AIM OF THE TASK: Please copy every item below word for word, leaving out the pictures.

━━━ SOURCE RECORDS ━━━

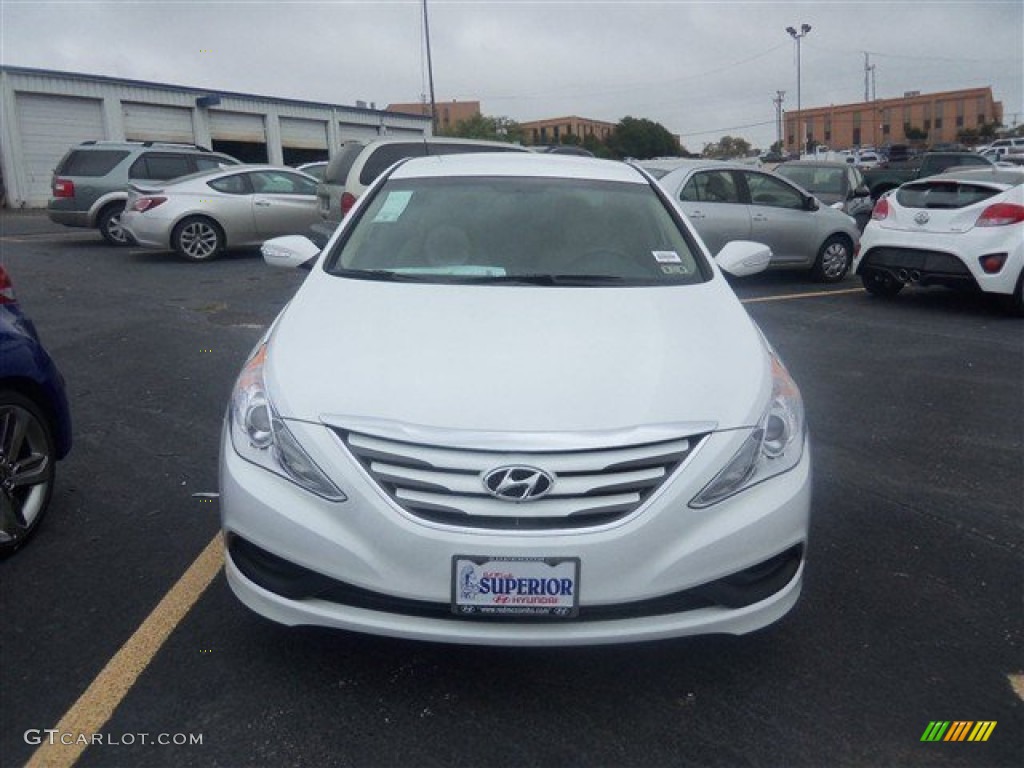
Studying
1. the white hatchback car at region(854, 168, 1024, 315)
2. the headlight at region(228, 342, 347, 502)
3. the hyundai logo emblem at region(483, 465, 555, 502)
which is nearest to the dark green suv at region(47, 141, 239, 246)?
the white hatchback car at region(854, 168, 1024, 315)

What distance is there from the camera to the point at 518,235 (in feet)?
13.0

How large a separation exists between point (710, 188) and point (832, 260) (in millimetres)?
2124

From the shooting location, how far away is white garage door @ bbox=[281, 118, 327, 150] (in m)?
36.8

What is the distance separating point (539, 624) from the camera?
7.98 ft

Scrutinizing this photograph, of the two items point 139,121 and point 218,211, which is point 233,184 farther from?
point 139,121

━━━

REPLY TO THE TASK:
Studying
1. the white hatchback car at region(854, 168, 1024, 315)
2. the headlight at region(228, 342, 347, 502)
3. the hyundai logo emblem at region(483, 465, 555, 502)
which is nearest to the dark green suv at region(47, 141, 239, 246)?
the white hatchback car at region(854, 168, 1024, 315)

What distance is there from the camera to the point at 518,235 (in feet)?
13.0

How large a separation exists between point (710, 188) and point (832, 260) (in millimetres)?
2124

From the shooting location, how far away is white garage door @ bbox=[281, 118, 327, 150] (in m)?
36.8

What is the distance separating point (539, 624) from the camera?
7.98 ft

Scrutinizing this photograph, of the two items point 139,121 and point 218,211, which is point 233,184 farther from?
point 139,121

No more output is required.